The test is intended for the detection of DNA and differentiation of toxigenic and nontoxigenic strains of C. diphtheriae.
Corynebacterium diphtheriae is a bacterium responsible for causing the infectious disease known as diphtheria. Corynebacterium diphtheriae is a Gram-positive, non-spore-forming bacterium that appears as rods under a microscope. It is pleomorphic, meaning it can take on different shapes, including club-shaped or V-shaped forms. The bacterium produces toxins, specifically diphtheria toxin, which is responsible for the severe symptoms associated with the disease.
Transmission: Diphtheria is primarily transmitted through respiratory droplets when an infected person coughs or sneezes.
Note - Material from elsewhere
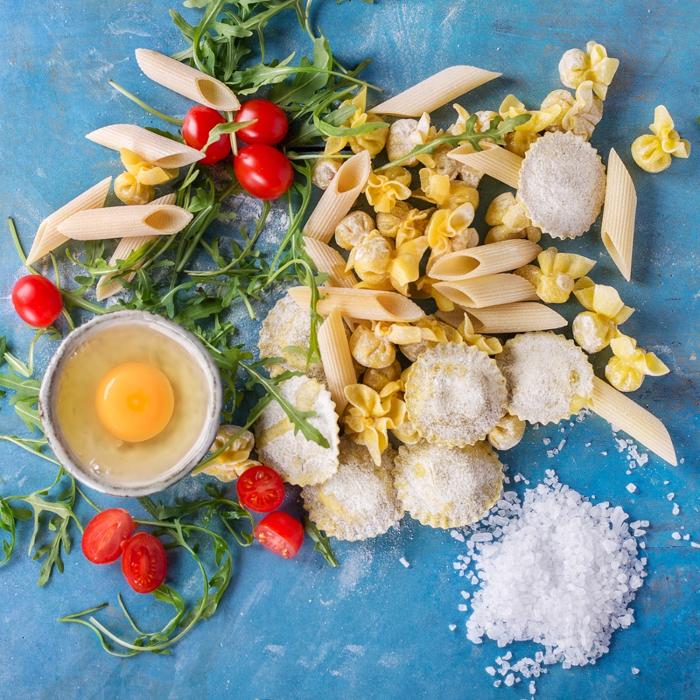 ΜΑΓΕΙΡΕΥΤΟ ΦΑΓΗΤΟ DELIVERY ΑΝΩ ΛΙΟΣΙΑ: Η Yiayia's kitchen εξυπηρετεί με μαγειρευτά φαγητά Άνω Λιόσια και γύρω περιοχές.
It can also spread by direct contact with open skin sores or contaminated objects. People who are carriers of the bacterium but do not exhibit symptoms can also transmit the disease.
Symptoms: Symptoms of diphtheria can vary depending on the site of infection. The disease commonly affects the throat and upper respiratory tract, leading to symptoms such as sore throat, low-grade fever, and swollen lymph nodes. A grayish membrane may form in the throat, which can obstruct breathing. In severe cases, the toxin produced by C. diphtheriae can cause damage to the heart, kidneys, and nervous system.
Diagnosis: The diagnosis of diphtheria involves several methods, such as taking a pharyngeal swab and microbiological culture to identify C. diphtheriae. Alternatively, for faster and more accurate results, molecular testing with PCR is used.
Treatment: Prompt treatment is essential to manage diphtheria effectively. The primary treatment involves administering antitoxin, which neutralizes the diphtheria toxin already present in the body. Antibiotics, such as erythromycin or penicillin, are used to eliminate the bacteria. Supportive care, including adequate hydration, respiratory support, and monitoring of vital signs, is also crucial.
Prevention: Prevention of diphtheria mainly involves vaccination. The diphtheria toxoid is included as a component of the diphtheria-tetanus-pertussis (DTP) vaccine or the diphtheria-tetanus-acellular pertussis (DTaP) vaccine, which is routinely administered to children. Booster doses are recommended in adolescence and adulthood. Maintaining good hygiene practices, such as covering the mouth while coughing or sneezing and proper handwashing, can also help prevent transmission.
While diphtheria is now relatively rare in many countries due to widespread vaccination programs, it still poses a risk in areas with low immunization rates or during outbreaks.